The intermediate transfer rollers 22 y, 22 m, 22 c, and 22 b are roller-shaped members which are respectively opposite to the photoreceptor drums 11 y, 11 m, 11 c, and 11 b with the intermediate transfer belt 21 interposed therebetween and come into pressure-contact with a reverse side of the toner image bearing surface 21 a of the intermediate transfer belt 21 and which are rotatably disposed about respective axial line of the rollers by a driving section (not shown). For each of the intermediate transfer rollers 22 y, 22 m, 22 c, and 22 b, a roller-shaped member is used, for example, which is composed of a metallic shaft and a conductive layer covering a surface of the metallic shaft. The shaft is, for example, formed of a metal such as stainless steel. A diameter of the shaft is not particularly limited, and preferably from 8 mm to 10 mm. The conductive layer is formed of a material such as a conductive elastic body or the like. As the conductive elastic body, a material conventionally used in this field is applicable including, for example, ethylene-propylene-diene rubber (EPDM), foamed EPDM, and urethane foam, which contain a conductive material such as carbon black. Through the conductive layer, high voltage is evenly applied to the intermediate transfer belt 21.
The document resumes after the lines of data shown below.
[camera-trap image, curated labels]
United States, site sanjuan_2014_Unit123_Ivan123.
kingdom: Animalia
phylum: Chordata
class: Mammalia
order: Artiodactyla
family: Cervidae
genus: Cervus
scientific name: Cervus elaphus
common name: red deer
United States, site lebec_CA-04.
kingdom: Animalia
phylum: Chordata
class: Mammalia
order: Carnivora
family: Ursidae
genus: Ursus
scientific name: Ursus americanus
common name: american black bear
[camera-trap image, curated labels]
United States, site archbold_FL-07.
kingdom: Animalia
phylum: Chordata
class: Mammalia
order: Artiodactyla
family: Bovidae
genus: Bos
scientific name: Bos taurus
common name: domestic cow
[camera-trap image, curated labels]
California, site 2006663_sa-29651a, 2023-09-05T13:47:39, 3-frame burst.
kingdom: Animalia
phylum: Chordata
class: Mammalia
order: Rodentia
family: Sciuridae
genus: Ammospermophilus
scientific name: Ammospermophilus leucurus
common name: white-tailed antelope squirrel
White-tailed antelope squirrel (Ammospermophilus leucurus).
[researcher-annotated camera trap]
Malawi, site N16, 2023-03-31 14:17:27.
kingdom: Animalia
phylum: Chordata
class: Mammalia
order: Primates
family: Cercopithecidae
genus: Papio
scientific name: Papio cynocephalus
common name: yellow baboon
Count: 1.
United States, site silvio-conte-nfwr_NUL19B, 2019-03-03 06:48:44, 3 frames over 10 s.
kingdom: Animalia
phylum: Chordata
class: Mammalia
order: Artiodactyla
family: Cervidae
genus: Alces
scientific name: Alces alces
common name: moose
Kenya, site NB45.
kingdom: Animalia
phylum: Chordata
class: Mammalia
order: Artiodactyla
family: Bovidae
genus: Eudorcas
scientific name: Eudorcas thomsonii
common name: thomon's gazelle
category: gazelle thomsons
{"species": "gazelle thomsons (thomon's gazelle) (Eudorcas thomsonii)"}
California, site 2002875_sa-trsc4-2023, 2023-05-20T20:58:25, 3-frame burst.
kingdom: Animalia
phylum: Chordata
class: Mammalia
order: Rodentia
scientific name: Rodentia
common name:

In order to transfer the toner images formed on the surfaces of the photoreceptor drum 11 y, 11 m, 11 c, and 11 b onto the intermediate transfer belt 21, intermediate transfer bias is applied to the intermediate transfer rollers 22 y, 22 m, 22 c, and 22 b by a constant voltage control, which bias has a reverse polarity from the charged toner. By so doing, the toner images of yellow, magenta, cyan, and black formed on the photoreceptor drums 11 y, 11 m, 11 c, and 11 b are sequentially transferred and overlaid on top of one another on the toner image bearing surface 21 a of the intermediate transfer belt 21, thus forming a multicolor toner image. Note that in the case where image information of only a part of yellow, magenta, cyan, and black is inputted, a toner image is formed by only an image forming unit corresponding to a color of an image information to be input, among the image forming units 10 y, 10 m, 10 c, and 10 b.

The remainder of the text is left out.